"profil": Frad vergleicht ÖGB-Kritiker in FPÖ mit "Taliban"

Neuer Hauptverbands-Präsident fordert von Regierung "ehebaldigst" Pensionsreform - will Beitragserhöhungen und neue Selbstbehalte nicht ausschließen

Wien (OTS) - In einem Interview in der Montag erscheinenden Ausgabe des Nachrichtenmagazins "profil" fordert Herwig Frad, der neue Präsident des Hauptverbands der Sozialversicherungsträger, von der Bundesregierung eine rasche Reform des Pensionssystems. Frad: "Die Pensionsreform müssen wir ehebaldigst angehen."
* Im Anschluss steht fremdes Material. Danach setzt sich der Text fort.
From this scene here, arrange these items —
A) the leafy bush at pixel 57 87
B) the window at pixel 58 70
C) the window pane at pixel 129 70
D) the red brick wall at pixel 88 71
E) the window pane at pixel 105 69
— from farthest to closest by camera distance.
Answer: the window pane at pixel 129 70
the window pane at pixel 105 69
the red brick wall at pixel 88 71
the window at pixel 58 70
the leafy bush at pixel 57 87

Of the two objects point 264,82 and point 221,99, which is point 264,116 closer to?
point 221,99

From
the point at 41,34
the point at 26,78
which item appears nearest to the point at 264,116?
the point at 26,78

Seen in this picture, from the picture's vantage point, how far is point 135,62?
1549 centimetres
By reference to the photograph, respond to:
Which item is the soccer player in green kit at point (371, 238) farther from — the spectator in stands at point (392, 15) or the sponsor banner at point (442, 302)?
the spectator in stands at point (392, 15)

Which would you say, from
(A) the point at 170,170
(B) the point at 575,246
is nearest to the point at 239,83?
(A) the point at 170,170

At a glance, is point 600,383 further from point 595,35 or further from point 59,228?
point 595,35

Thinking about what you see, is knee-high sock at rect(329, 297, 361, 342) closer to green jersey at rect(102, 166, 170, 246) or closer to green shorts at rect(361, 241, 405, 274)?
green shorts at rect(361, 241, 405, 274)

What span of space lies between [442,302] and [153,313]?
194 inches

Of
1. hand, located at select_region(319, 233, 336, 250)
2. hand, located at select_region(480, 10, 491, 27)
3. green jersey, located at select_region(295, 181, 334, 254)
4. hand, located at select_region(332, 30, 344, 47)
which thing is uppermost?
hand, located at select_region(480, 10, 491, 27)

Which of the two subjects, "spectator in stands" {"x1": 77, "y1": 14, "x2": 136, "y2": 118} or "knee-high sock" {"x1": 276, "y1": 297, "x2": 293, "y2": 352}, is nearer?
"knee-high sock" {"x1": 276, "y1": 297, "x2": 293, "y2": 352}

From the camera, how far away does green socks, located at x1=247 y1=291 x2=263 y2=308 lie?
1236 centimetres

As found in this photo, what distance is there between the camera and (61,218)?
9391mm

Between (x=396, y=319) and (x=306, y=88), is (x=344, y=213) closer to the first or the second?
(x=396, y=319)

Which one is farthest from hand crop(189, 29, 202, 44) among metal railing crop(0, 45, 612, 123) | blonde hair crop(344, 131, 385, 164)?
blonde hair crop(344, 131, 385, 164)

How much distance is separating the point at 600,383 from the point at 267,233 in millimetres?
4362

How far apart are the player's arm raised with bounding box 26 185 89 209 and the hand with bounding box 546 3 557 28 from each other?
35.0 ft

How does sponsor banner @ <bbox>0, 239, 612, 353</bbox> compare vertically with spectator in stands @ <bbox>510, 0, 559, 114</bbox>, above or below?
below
Dass die ÖVP-FPÖ-Koalition eine solche Pensionsreform für die laufende Legislaturperiode ausgeschlossen hat, ist für den neuen Hauptverbands-Präsidenten kein stichhaltiges Argument. Frad: "Ich wüsste nicht, was in der nächsten Legislaturperiode besser oder anders wird, wo wir doch genau wissen, wie sich die Bevölkerungsstruktur entwickeln wird."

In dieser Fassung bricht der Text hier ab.